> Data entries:
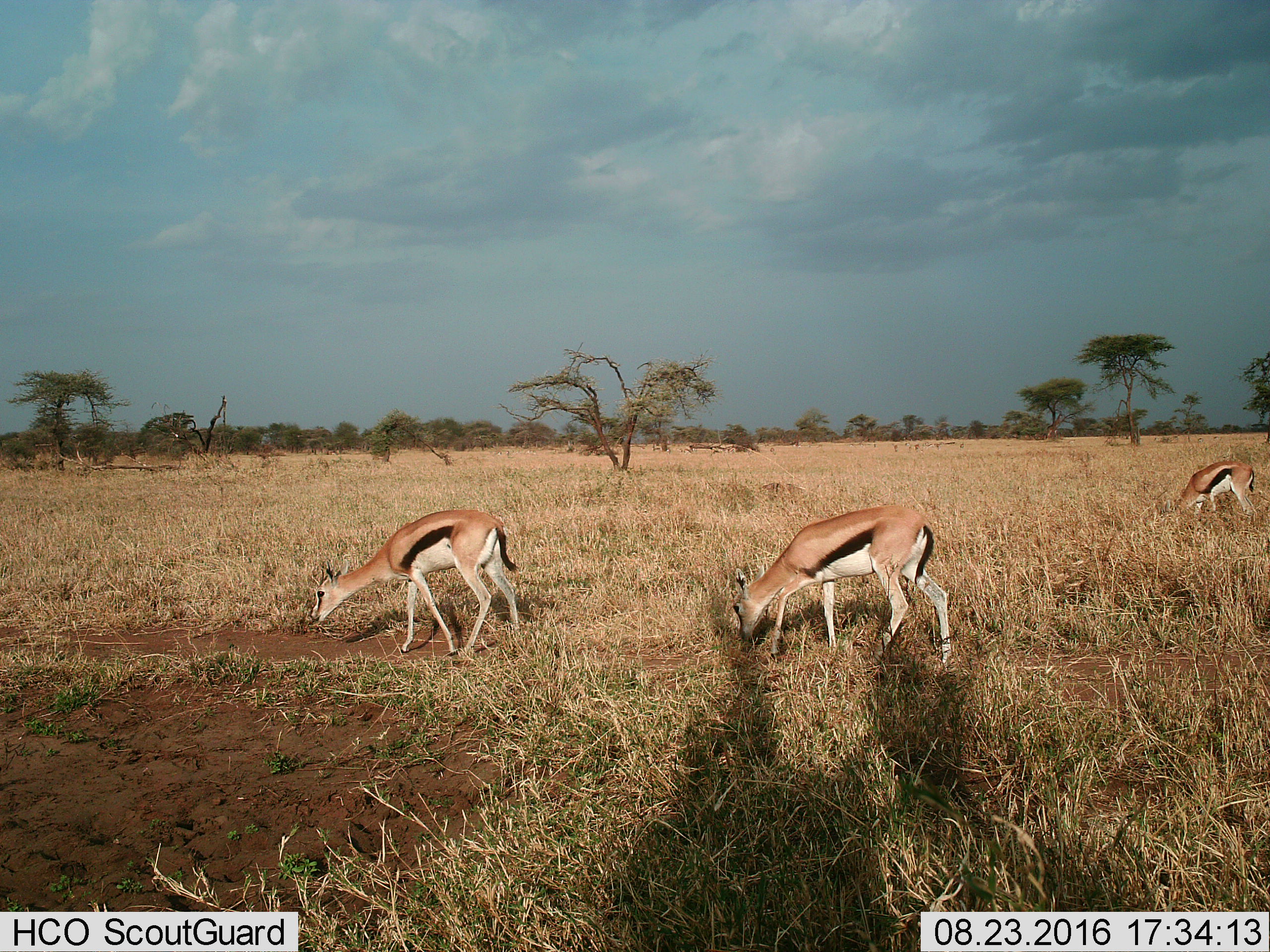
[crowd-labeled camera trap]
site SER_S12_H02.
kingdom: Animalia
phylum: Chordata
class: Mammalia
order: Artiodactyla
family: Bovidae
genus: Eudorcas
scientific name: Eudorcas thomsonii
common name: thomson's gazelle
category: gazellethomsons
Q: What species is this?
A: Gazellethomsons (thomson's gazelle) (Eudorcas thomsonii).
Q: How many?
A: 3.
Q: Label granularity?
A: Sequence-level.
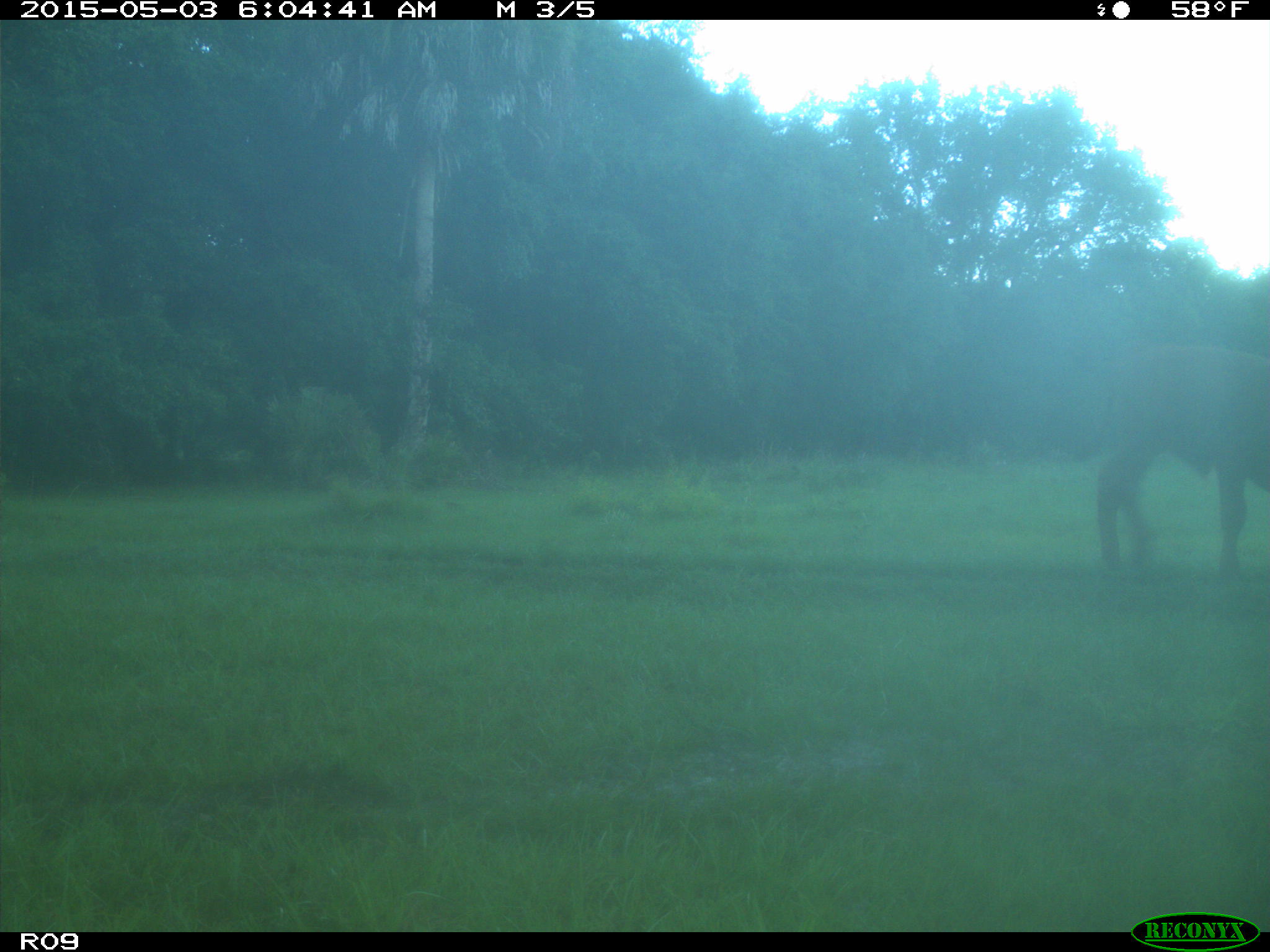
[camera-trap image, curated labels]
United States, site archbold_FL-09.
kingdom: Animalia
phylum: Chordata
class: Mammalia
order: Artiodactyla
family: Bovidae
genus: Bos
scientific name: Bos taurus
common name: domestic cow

> PROBLEM REQUIREMENTS:
When you reproduce the entries above, keep every word exactly and leave out each picture.

> ANSWER FOR THIS EXERCISE:
[crowd-labeled camera trap]
site SER_S12_H02.
kingdom: Animalia
phylum: Chordata
class: Mammalia
order: Artiodactyla
family: Bovidae
genus: Eudorcas
scientific name: Eudorcas thomsonii
common name: thomson's gazelle
category: gazellethomsons
Q: What species is this?
A: Gazellethomsons (thomson's gazelle) (Eudorcas thomsonii).
Q: How many?
A: 3.
Q: Label granularity?
A: Sequence-level.
[camera-trap image, curated labels]
United States, site archbold_FL-09.
kingdom: Animalia
phylum: Chordata
class: Mammalia
order: Artiodactyla
family: Bovidae
genus: Bos
scientific name: Bos taurus
common name: domestic cow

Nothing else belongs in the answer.